Fatwa à Conflans-Sainte-Honorine

Personne ne peut aujourd’hui l’ignorer : à l’heure où les réseaux sociaux disposent d’un pouvoir de nuisance phénoménal, et où ces derniers sont surfréquentés par les partisans de l’islamo-terrorisme, pointer violemment du doigt Samuel Paty comme l’ont fait l’activiste salafiste Abdelhakim Sefrioui et le non moins islamiste Ibrahim C., dans une vidéo postée le 8 octobre sur YouTube, revenait ni plus ni moins à lancer une fatwa à l’encontre de ce professeur d’histoire-géographie du collège de Conflans. Reçue cinq sur cinq, cette véritable condamnation à mort n’aura d’ailleurs pas tardé à être mise à exécution puisque vendredi, soit huit jours à peine après la mise en ligne de cette vidéo, Samuel Paty était décapité par le djihadiste tchétchène Abdoullakh A. ! La vidéo est éloquente : sur fond de chants de religieux islamiques, Ibrahim C., père d’une élève qui s’était plainte, et Abdelhakim Sefrioui, membre du Conseil des imams de France, accusaient violemment l’enseignant, qualifié de « voyou », d’avoir commis « l’abject » en montrant des caricatures de Mahomet à ses élèves. S’ensuivaient alors un récit complètement mensonger de cette affaire par l’élève se disant « choquée », puis les pleurnicheries de son père Ibrahim appelant à « dire stop à ce voyou », et enfin une intervention de Sefrioui invitant tous les musulmans à exiger la suspension immédiate de l’enseignant et à se mobiliser. Et comme si cela ne suffisait pas, Ibrahim C. publiait un peu plus tard sur Facebook les nom et numéro de téléphone de Samuel Paty…

La responsabilité de ces deux individus dans le meurtre affreux de ce professeur d’histoire est d’autant moins contestable que leur profil, pour le moins édifiant, ne peut laisser le moindre doute sur le fait qu’ils savaient parfaitement ce qu’ils faisaient en lançant cet appel sur Internet. A commencer par Abdelhakim Sefrioui, figure particulière de l’islamisme, qui ne pouvait ignorer qu’une telle accusation publique avait valeur de fatwa. Un individu bien connu de nos services antiterroristes, puisqu’il est fiché S depuis des années, mais que l’Etat n’a, semble-t-il, pas jugé bon de rendre définitivement inoffensif… C’est ainsi que, en 2004 déjà, Sefrioui avait été repéré, après avoir mené plusieurs actions en faveur du port du voile islamique, dans la rue Jean-Pierre-Timbaud à Paris, connue pour être un bastion de l’islamisme dans la capitale. Repéré aussi pour son violent antisionisme, il avait fondé la même année le Collectif Cheikh Yassine (du nom du fondateur du Hamas, tué par l’armée israélienne en 2004), et avait également organisé durant des mois des manifestations devant la mosquée de Drancy, où officie l’imam détesté des salafistes Hassen Chalghoumi.

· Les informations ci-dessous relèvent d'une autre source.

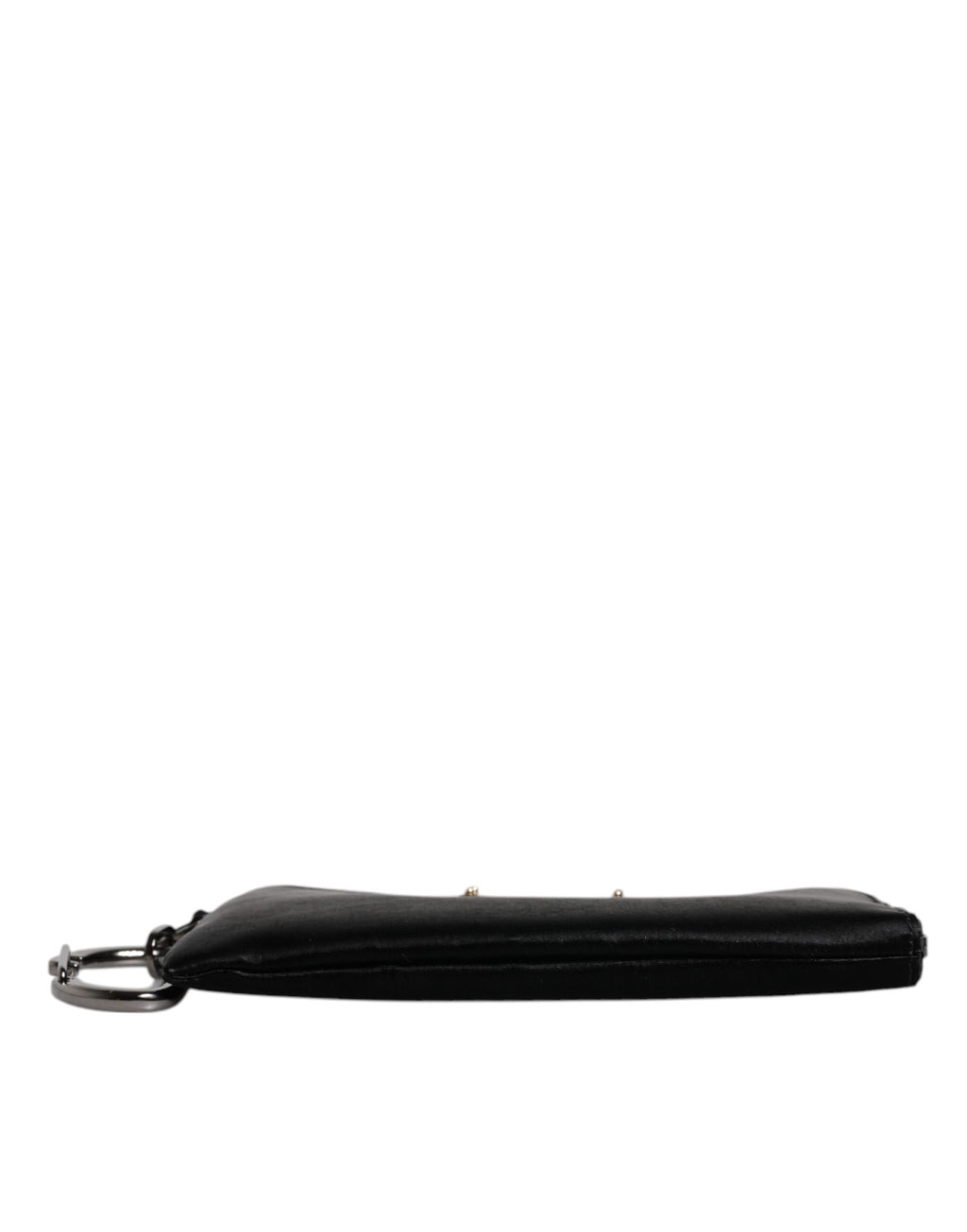 Dolce &amp; Gabbana – Schwarze Clutch aus Nylon mit Schlüsselanhänger und Logo-Schild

Enfin, Sefrioui s’était fait à nouveau repérer en juillet 2014, en scandant notamment des slogans à la gloire du Hamas et du djihad islamique à l’occasion de manifestations pro-palestiniennes à Paris.

Quant à Ibrahim C., le père de l’élève de 4e à l’origine de cette ignoble cabale qui s’est terminée par la décapitation de Samuel Paty, on sait que, outre ses liens avec le CCIF, sa demi-sœur fait l’objet depuis 2014 d’un mandat d’arrêt international pour avoir rejoint l’Etat islamique en Syrie… Bref, autant d’éléments qui ont conduit l’Identitaire Damien Rieu à accuser dès vendredi soir sur Twitter « le Conseil des imams de France d’être directement responsable de la cabale contre le professeur Paty qui a mené à sa décapitation », mais aussi à demander à fort juste titre à ce que « cette organisation [soit] dissoute » et « ses membres arrêtés ».